======== Excerpted records
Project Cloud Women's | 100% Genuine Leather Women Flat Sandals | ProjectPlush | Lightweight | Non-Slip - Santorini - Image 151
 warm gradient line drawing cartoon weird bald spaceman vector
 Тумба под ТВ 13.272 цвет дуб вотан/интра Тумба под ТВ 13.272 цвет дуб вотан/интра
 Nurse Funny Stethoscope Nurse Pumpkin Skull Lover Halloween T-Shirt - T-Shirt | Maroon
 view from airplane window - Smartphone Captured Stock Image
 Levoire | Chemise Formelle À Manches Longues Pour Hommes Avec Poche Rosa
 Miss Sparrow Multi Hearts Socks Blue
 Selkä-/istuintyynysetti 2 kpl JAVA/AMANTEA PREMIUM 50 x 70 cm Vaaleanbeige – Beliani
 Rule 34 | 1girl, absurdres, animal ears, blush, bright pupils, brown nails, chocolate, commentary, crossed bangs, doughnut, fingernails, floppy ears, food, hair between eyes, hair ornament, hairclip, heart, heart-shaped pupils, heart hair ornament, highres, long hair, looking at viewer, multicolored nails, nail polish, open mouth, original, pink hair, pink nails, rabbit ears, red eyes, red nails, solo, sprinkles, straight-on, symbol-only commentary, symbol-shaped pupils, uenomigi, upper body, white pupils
================
What are the lines, exactly as written above, from the line with "view from airplane" to the line with "Selkä-/istuintyynysetti 2 kpl", both included? Output only those.

Output below |
 view from airplane window - Smartphone Captured Stock Image
 Levoire | Chemise Formelle À Manches Longues Pour Hommes Avec Poche Rosa
 Miss Sparrow Multi Hearts Socks Blue
 Selkä-/istuintyynysetti 2 kpl JAVA/AMANTEA PREMIUM 50 x 70 cm Vaaleanbeige – Beliani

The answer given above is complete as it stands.